A hybrid multicommodity routing algorithm for traffic engineering

Traffic engineering seeks to route traffic demands in data networks to guarantee certain quality of service (QoS) parameters while efficiently utilizing network resources. MPLS, for example, provides the essential capabilities to achieve this with explicit routing. Finding paths for all the demands which meet QoS requirements is a nontrivial task. Indeed, guaranteeing just bandwidth is known to be NP-hard. In this paper, we propose a new complete (exact) algorithm for solving this problem, which is a hybrid that tightly integrates Lagrangian optimization and Constraint Programming search. We evaluate its performance on a set of benchmark tests, based on a large well-provisioned commercial backbone. The tests involve demand sets of varying size, mostly between 100 and 600 demands. We compare the results with those achieved by several other well-known algorithms, some complete and some heuristic. This reveals that the hybrid algorithm typically yields the most informative results in the most effective way. It resolves most of the test cases either by finding a solution or by proving infeasibility, each taking only a few seconds. Moreover, the solutions found for solvable problems are provably near-optimal. The results show, perhaps surprisingly, that the routing task can be difficult even in a very well-provisioned network. (C) 2004 Wiley Periodicals, Inc.

• **What to work on**: According to the routing algorithm abstract, which two techniques does the proposed hybrid algorithm integrate?

• **Data provided**:
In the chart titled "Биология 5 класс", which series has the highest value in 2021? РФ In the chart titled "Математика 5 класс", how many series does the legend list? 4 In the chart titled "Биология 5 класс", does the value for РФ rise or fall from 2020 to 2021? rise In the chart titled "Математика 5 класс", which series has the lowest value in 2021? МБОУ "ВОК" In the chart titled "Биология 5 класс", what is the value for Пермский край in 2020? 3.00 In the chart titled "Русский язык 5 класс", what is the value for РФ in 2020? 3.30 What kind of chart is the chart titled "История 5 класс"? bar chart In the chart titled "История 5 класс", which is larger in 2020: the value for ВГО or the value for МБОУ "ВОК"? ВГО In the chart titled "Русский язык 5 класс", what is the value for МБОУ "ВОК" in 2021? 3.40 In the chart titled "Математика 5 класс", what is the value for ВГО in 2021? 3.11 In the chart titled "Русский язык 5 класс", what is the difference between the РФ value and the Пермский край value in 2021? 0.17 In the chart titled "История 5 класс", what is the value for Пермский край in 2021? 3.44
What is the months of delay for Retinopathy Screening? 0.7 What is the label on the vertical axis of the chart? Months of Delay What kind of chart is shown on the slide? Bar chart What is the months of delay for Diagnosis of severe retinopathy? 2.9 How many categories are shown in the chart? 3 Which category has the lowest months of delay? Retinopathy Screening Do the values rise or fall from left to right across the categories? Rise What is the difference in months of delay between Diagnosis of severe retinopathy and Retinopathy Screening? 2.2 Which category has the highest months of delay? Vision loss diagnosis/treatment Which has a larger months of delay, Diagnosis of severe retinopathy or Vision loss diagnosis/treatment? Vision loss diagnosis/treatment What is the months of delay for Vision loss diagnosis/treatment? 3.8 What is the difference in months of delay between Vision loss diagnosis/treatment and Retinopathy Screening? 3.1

• **Answer to this exercise**: Lagrangian optimization and Constraint Programming search.